С Марией Демидов тоже никогда не встречался, водку, к которой, отчетливо сознавая весь ужас этого, пристрастился окончательно, покупал в соседних деревушках. Но однажды, понаблюдав вот так за Макшеевым, не таясь вышел из кустов и, закинув ружье за спину, пошел в Колмогорово. Макшеев, увидев поднявшегося из зарослей бородатого человека, вздрогнул, вскочил на ноги. Узнал или нет Макшеев его, Павел понять не мог, но видел, что тот испугался до смерти, даже челюсть бессильно отвисла.
«Не узнал, где узнать… — думал Павел всю дорогу, вплоть до деревни. — А в штаны наклал, дядя. Не тот, видать, стал ты, Денисий. Ну погоди, погоди… Действием я тебя и в самом деле не трону…»
Демидов направился было к магазину, но на дверях висел замок. Тогда он спросил у кого-то, где живут Макшеевы.
Через порог их дома он переступил, зная, как отомстить Макшееву за изломанную свою жизнь. Переступил и сказал жене Дениса, которая гладила электрическим утюгом белье:
— Здравствуй, Марька. Вот я пришел… Должок твоему мужу отдать.

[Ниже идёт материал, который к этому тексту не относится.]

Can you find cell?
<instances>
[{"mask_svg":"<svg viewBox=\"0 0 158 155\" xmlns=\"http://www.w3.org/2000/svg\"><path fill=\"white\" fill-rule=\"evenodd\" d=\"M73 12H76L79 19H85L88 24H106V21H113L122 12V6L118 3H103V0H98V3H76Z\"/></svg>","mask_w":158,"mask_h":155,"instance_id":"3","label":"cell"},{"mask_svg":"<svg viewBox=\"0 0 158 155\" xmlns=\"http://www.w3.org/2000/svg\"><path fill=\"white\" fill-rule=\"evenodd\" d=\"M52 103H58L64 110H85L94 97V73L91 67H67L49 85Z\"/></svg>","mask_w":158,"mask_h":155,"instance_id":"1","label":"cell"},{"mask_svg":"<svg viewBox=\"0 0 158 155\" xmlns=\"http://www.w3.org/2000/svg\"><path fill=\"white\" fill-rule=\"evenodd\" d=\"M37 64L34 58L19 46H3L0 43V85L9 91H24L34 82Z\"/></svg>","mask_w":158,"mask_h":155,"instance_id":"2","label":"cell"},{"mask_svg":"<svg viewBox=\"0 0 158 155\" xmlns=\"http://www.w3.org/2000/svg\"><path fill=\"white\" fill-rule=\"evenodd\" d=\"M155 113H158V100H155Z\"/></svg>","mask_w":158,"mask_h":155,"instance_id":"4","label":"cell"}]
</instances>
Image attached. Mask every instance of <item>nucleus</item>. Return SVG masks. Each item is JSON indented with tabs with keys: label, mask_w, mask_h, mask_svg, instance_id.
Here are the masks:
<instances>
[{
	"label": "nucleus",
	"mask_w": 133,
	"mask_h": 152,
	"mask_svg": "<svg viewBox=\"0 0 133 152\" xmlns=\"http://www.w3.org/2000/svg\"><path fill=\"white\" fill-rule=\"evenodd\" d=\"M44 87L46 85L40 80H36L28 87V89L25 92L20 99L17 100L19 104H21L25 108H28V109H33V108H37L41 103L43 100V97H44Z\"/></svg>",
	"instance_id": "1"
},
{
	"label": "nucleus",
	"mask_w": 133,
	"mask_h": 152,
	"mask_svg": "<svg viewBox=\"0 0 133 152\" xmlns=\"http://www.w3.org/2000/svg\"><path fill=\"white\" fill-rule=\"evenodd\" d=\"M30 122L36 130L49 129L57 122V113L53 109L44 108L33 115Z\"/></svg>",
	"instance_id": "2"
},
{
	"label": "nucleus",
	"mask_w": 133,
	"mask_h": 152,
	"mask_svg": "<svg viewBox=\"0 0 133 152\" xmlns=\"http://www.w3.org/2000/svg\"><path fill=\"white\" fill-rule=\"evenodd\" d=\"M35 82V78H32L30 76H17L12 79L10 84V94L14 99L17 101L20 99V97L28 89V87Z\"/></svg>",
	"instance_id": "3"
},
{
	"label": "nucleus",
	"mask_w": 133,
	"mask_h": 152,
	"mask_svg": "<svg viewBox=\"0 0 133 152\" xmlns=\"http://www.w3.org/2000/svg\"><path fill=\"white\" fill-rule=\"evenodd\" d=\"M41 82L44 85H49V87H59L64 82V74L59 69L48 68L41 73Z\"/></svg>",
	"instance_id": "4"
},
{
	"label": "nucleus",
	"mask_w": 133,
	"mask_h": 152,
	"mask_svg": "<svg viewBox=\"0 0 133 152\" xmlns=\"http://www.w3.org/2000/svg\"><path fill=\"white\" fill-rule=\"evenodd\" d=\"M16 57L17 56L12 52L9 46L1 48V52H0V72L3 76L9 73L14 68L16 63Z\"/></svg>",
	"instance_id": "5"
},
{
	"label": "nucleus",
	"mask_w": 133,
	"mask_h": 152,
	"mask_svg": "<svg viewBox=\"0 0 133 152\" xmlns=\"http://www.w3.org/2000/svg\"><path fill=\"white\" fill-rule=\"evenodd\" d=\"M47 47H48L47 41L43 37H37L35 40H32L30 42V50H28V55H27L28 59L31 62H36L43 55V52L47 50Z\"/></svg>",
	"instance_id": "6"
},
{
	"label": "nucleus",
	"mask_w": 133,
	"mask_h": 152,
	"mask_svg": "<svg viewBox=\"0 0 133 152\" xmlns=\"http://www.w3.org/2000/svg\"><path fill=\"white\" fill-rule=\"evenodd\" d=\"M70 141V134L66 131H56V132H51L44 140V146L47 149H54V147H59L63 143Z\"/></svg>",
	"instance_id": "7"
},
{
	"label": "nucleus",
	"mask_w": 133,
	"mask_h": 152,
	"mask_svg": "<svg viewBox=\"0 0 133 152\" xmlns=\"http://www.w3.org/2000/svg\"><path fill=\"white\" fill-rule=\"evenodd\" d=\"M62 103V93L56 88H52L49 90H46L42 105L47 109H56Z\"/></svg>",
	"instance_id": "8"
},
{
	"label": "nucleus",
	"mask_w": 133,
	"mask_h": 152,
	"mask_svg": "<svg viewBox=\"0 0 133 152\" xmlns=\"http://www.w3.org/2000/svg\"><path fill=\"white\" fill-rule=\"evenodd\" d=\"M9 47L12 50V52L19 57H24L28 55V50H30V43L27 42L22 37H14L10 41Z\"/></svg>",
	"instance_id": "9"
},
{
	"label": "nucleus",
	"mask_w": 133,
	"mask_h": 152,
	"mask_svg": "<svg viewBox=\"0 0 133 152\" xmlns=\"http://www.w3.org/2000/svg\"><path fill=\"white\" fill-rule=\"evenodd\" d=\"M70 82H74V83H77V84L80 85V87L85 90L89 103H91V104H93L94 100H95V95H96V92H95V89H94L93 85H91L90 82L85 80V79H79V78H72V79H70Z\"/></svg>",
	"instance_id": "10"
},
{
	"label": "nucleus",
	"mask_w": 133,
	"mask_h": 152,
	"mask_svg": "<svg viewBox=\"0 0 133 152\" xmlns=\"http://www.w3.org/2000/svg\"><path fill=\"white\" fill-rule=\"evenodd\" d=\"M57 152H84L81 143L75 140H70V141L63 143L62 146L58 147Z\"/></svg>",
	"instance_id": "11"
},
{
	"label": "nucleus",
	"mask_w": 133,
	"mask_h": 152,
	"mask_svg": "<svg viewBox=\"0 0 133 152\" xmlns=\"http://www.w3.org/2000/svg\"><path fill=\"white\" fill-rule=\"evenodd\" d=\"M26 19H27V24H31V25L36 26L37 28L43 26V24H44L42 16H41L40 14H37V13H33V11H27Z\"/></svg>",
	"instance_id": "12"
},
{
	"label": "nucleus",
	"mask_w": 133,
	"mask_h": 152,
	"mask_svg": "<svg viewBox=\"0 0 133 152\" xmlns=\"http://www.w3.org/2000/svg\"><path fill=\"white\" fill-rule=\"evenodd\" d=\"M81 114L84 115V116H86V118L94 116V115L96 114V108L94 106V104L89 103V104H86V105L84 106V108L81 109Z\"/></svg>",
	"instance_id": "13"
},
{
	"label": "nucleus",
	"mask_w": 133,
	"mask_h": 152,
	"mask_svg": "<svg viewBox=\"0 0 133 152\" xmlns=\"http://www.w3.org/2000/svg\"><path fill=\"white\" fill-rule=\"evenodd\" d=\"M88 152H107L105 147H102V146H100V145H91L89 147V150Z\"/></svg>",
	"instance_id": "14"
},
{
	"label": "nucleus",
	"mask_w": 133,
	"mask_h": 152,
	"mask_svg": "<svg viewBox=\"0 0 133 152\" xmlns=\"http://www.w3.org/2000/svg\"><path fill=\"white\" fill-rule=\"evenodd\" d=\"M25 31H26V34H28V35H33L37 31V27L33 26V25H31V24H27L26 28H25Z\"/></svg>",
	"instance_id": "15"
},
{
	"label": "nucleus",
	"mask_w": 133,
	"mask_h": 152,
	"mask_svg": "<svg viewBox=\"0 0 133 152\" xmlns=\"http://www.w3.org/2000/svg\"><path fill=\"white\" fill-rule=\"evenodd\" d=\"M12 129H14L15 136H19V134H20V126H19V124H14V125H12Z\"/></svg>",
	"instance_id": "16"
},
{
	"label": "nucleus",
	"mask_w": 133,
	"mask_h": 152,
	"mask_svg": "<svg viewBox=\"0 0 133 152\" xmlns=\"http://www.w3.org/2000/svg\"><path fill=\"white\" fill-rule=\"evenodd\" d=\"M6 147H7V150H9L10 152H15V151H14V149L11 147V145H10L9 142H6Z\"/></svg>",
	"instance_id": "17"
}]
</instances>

— Какой должок? — повернула она красивое лицо к Демидову. — Ты кто такой? Чего у Дениса брал?
— Да я ничего. Это он у меня брал. Всю жизнь он у меня взял…
— Погоди, что мелешь? Какую жизнь…
— А какая бывает у человека? Взял — и переломил через колено, как сухой прутик.
И прежде чем замолк его голос, узнала она, кто стоит перед ней, опустила раскаленный утюг на дорогую шелковую рубашку мужа. Вмиг отлила вся кровь с ее лица, глаза сделались круглыми, закричала она беззвучно от боли. А голосом, глухим и осипшим, произнесла:
— Павел!..
Отмахнулась дверь, вбежал Денис Макшеев — он, видимо, шел, обеспокоенный до края, следом за Демидовым. Вбежал, глянул с порога на Павла, челюсть его опять отвалилась и теперь затряслась. Заблестели в темном рту металлические зубы, Мария отшатнулась к мужу, и оба они раздавленно прижались у стены.
— Это он, он… Павел Демидов! — выдохнула Мария. — Откуда ты?!
— Я вижу, вижу… — как ребенок проговорил Макшеев. Глаза его трусливо бегали, не зная, на чем остановиться.
— С того света, — усмехнулся Демидов.
— Я говорила — он придет, придет…
Запахло паленым. Демидов, не снимая ружья с плеча, подошел к столу, поднял утюг.
— Какую рубаху спортили, — сказал он ровно, без сожаления. Потом сел тут же, у стола, на табурет, поставил ружье между ног.
— Ну, слушай, Мария, чего он у меня взял, какой долг я должен заплатить ему. Я все расскажу, а ты, Мария, запоминай.
И он долго рассказывал им, не торопясь, без злости в голосе, все-все, как рассказывал не так давно Агафонову. Рассказывал, будто о ком-то постороннем, а они слушали, все так же прижавшись друг к другу, не шелохнувшись, не в силах прервать его. Лицо Макшеева только мокло все обильнее, с него капало.